In the remainder of this case study, we proceed step by step: partitioning the data, applying preprocessing after the split to avoid leakage, selecting an appropriate value of \(k\), fitting the model, generating predictions, and evaluating performance. Because kNN is distance-based, each step in data setup directly affects how similarity is measured and, therefore, how predictions are formed.

7.7.1 Data Setup for kNN

To evaluate how well the kNN model generalizes to new observations, we begin by splitting the dataset into training and test sets. This separation provides an unbiased estimate of predictive performance by assessing the model on data not used during training.

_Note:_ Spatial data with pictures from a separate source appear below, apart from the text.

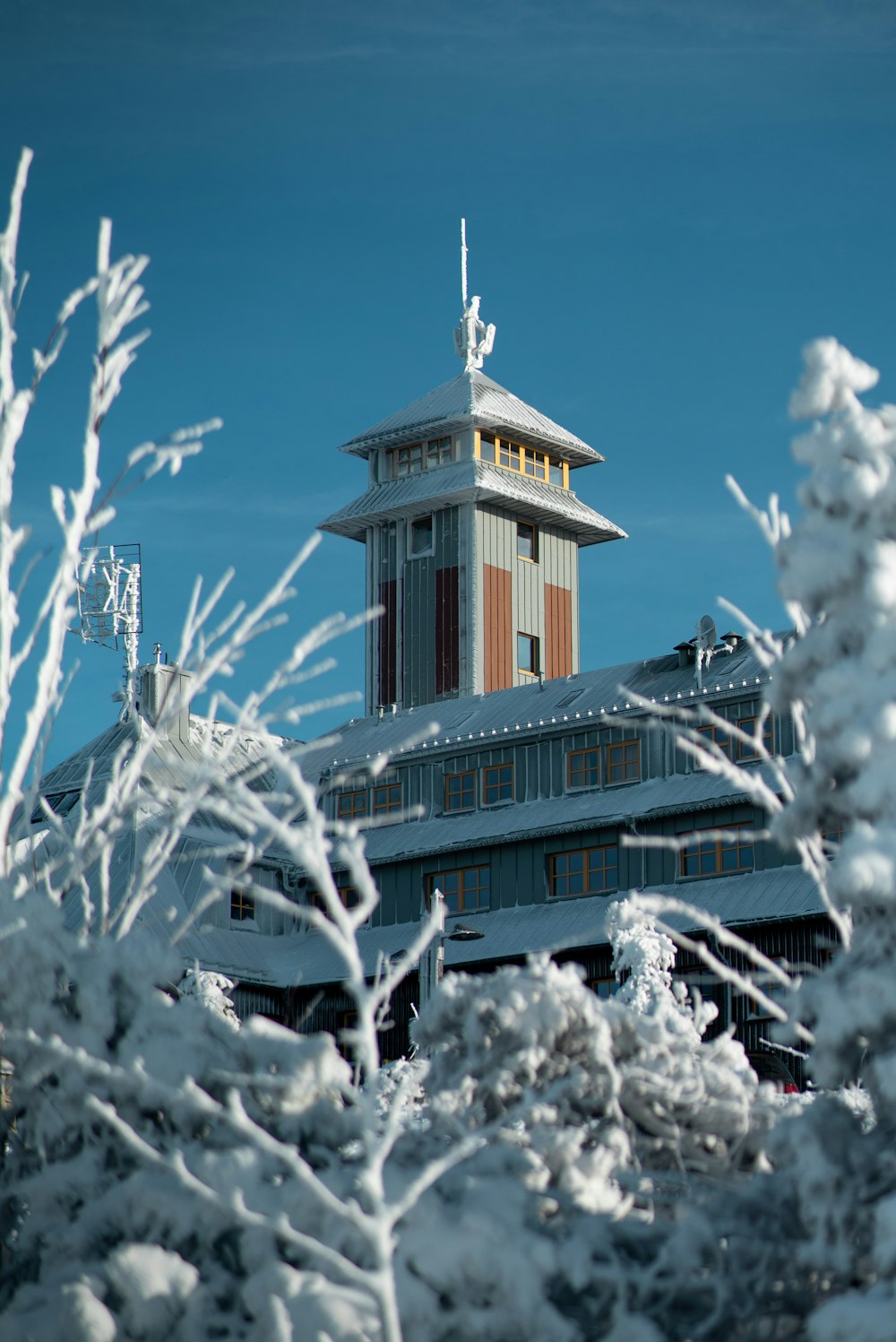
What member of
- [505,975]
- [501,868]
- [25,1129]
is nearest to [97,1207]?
[25,1129]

We use the partition() function from the liver package to divide the data into an 80% training set and a 20% test set:

splits = partition(data = churn, ratio = c(0.8, 0.2), set.seed = 42)

train_set = splits$part1
test_set  = splits$part2

test_labels = test_set$churn

The partition() function performs a random split while preserving the class distribution of the target variable. Readers may verify that the churn rate is similar across both sets (see Section 6.4).

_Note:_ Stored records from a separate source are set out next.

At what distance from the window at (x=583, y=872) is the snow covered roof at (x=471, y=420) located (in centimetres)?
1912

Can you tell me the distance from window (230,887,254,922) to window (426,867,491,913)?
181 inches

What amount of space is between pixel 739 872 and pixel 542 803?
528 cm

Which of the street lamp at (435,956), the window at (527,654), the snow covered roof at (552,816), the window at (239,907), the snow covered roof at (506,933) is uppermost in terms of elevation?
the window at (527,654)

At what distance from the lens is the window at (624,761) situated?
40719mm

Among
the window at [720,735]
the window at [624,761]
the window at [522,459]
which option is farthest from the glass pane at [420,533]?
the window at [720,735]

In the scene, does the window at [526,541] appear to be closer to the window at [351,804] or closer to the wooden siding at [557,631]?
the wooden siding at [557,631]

Practice: Repartition the churn dataset into a 70% training set and a 30% test set and verify that the class distribution of churn is preserved across both sets.

Imputation for kNN

The churn dataset is relatively clean, except that some entries in education, income, and marital are recorded as "unknown", indicating missing information. Because kNN relies on distance calculations, it cannot handle missing values directly. We therefore replace "unknown" with missing values and impute them before fitting the model.

To avoid data leakage (see Section 6.5), imputation values are computed from the training set and then applied to both the training and test sets. Here we use mode imputation for these categorical features. This approach is simple and reproducible, although it can slightly over-represent the most frequent category.

# Treat "unknown" as missing
train_set[train_set == "unknown"] <- NA
test_set[test_set == "unknown"] <- NA

# Training-derived modes
mode_education = names(sort(table(train_set$education, useNA = "no"), decreasing = TRUE))[1]
mode_income    = names(sort(table(train_set$income,    useNA = "no"), decreasing = TRUE))[1]
mode_marital   = names(sort(table(train_set$marital,   useNA = "no"), decreasing = TRUE))[1]

# Apply to training set
train_set$education[is.na(train_set$education)] = mode_education
train_set$income[is.na(train_set$income)]       = mode_income
train_set$marital[is.na(train_set$marital)]     = mode_marital

# Apply to test set using the same training-derived modes
test_set$education[is.na(test_set$education)] = mode_education
test_set$income[is.na(test_set$income)]       = mode_income
test_set$marital[is.na(test_set$marital)]     = mode_marital

train_set = droplevels(train_set)
test_set  = droplevels(test_set)

Practice: For the 70%–30% split, apply the same imputation strategy using training-derived modes and confirm that no missing values remain in education, income, and marital.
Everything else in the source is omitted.